## Start RECORDS FOR THIS EXERCISE

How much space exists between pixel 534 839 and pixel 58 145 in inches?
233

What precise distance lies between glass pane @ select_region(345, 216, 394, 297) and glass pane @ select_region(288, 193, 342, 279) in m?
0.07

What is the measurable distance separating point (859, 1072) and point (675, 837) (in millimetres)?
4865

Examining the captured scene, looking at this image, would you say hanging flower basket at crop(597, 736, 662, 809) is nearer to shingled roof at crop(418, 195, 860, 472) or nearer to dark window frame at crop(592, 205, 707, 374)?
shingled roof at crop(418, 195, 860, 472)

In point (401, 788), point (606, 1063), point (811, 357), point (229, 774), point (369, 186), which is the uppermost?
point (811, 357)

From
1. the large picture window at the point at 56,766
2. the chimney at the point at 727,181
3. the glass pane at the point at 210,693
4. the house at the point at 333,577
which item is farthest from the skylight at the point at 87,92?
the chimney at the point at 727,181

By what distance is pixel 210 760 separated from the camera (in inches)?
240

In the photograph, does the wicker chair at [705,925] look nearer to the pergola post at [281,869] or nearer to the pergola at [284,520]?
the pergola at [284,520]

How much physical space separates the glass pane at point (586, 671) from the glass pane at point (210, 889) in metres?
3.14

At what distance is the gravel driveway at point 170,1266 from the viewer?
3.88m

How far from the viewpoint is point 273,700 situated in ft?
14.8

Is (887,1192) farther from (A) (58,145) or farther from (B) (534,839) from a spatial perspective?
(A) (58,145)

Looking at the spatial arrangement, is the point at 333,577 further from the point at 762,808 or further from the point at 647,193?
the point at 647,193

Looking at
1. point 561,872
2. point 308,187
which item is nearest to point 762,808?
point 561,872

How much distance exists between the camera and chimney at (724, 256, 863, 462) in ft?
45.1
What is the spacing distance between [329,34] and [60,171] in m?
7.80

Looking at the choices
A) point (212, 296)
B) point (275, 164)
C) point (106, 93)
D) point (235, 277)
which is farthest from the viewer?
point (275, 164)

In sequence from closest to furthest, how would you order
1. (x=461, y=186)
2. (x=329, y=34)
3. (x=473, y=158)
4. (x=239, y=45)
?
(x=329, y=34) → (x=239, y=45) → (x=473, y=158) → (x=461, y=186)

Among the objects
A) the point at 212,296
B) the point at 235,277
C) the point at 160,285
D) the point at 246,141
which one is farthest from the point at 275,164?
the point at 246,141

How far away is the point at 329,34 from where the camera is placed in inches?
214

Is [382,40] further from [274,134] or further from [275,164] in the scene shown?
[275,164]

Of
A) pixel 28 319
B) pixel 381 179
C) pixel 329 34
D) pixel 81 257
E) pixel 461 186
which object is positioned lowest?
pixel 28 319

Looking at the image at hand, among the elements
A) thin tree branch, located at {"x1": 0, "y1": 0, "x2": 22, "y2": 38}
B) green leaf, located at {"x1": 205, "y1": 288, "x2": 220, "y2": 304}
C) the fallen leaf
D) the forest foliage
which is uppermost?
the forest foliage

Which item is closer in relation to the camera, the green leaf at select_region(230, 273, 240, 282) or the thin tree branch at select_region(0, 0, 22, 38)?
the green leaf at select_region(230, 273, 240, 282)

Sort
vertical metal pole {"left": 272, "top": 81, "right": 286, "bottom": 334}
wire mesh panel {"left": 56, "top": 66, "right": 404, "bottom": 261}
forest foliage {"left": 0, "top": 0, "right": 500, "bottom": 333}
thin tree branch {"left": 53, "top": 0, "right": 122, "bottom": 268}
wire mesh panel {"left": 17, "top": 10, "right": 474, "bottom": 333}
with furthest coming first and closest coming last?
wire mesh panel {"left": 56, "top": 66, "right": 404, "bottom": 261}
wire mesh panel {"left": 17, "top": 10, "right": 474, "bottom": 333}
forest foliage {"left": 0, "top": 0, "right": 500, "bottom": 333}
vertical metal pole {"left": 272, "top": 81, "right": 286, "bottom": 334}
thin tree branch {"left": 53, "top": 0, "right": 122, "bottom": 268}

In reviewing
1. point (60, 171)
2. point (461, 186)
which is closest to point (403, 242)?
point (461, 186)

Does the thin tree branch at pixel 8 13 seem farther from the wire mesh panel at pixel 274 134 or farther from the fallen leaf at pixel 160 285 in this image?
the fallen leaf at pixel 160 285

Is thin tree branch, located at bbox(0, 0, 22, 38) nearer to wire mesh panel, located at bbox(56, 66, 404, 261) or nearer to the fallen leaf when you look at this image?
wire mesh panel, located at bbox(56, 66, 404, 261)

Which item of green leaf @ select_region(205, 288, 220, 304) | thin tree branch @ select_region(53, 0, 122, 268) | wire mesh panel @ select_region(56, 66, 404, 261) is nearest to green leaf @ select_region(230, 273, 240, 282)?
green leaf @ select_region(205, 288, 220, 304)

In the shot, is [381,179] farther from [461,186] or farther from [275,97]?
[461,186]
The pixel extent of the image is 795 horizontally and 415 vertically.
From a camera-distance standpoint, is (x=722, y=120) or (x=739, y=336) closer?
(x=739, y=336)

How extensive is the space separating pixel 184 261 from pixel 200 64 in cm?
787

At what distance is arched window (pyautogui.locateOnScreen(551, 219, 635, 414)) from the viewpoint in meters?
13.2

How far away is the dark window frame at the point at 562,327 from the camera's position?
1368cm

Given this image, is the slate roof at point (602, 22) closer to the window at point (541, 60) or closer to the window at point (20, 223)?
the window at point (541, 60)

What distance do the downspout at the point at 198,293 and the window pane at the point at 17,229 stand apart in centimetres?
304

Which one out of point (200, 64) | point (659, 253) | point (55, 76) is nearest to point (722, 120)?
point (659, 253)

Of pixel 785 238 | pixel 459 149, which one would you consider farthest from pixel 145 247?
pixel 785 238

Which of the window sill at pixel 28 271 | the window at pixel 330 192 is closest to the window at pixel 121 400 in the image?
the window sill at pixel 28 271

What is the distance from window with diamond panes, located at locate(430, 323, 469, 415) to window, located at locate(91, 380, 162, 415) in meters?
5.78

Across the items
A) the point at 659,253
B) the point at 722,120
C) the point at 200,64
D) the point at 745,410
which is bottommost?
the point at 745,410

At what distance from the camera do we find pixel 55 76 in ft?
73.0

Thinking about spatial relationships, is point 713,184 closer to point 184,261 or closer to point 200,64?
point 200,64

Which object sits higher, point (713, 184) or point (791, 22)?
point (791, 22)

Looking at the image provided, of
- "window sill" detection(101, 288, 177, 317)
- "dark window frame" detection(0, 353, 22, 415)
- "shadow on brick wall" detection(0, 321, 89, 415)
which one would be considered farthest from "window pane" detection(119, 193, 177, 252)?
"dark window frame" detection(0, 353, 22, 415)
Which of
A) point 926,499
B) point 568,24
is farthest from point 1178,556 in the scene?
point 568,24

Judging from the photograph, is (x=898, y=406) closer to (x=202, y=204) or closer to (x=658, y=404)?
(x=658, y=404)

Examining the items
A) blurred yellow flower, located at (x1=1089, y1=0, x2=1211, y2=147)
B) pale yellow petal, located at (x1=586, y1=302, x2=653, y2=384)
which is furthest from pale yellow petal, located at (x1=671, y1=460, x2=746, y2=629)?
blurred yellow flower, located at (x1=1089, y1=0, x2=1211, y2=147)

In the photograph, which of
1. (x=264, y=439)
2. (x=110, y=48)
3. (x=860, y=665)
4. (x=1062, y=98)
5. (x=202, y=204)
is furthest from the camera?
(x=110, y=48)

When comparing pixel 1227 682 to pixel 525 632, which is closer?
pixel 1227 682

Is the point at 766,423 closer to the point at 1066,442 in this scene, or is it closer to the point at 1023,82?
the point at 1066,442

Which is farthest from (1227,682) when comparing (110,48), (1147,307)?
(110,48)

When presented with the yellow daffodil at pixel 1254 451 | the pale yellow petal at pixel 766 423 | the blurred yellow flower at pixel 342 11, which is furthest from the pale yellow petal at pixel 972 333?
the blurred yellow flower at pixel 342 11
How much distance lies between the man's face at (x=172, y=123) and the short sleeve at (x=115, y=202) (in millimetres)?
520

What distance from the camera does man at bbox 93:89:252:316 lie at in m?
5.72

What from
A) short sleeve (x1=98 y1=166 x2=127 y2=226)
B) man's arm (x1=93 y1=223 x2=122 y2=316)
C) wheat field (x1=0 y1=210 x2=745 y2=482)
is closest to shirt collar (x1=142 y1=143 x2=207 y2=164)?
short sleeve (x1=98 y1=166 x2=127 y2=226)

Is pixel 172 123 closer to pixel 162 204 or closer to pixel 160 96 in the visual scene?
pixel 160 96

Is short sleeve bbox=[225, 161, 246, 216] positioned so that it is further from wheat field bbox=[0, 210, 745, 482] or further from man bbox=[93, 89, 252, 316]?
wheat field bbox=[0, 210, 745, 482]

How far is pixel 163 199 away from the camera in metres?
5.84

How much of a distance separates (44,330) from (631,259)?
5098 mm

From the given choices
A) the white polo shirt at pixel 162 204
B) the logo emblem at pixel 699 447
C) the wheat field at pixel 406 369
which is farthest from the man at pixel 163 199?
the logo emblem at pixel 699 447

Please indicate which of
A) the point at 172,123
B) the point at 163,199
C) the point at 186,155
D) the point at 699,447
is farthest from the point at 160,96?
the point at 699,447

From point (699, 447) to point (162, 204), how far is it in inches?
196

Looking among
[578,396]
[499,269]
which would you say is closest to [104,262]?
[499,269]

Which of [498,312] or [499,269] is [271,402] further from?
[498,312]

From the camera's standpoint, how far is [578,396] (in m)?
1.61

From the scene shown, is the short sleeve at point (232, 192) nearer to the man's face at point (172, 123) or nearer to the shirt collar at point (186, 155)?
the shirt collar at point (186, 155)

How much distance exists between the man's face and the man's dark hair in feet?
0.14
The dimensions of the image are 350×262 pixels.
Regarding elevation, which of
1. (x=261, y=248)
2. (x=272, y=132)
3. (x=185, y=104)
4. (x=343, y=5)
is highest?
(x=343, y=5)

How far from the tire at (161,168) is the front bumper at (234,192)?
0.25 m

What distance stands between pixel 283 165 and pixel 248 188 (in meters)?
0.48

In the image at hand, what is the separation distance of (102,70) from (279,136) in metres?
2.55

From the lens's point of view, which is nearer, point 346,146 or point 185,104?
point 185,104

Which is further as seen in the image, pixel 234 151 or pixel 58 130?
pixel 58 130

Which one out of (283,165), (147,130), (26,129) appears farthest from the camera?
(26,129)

## End RECORDS FOR THIS EXERCISE

• _WHAT IS EXPECTED_: Copy out the lines word for word, starting at the line with "Which one out of (283,165), (147,130), (26,129)" and running through the last line.

• _TASK SOLUTION_:
Which one out of (283,165), (147,130), (26,129) appears farthest from the camera?
(26,129)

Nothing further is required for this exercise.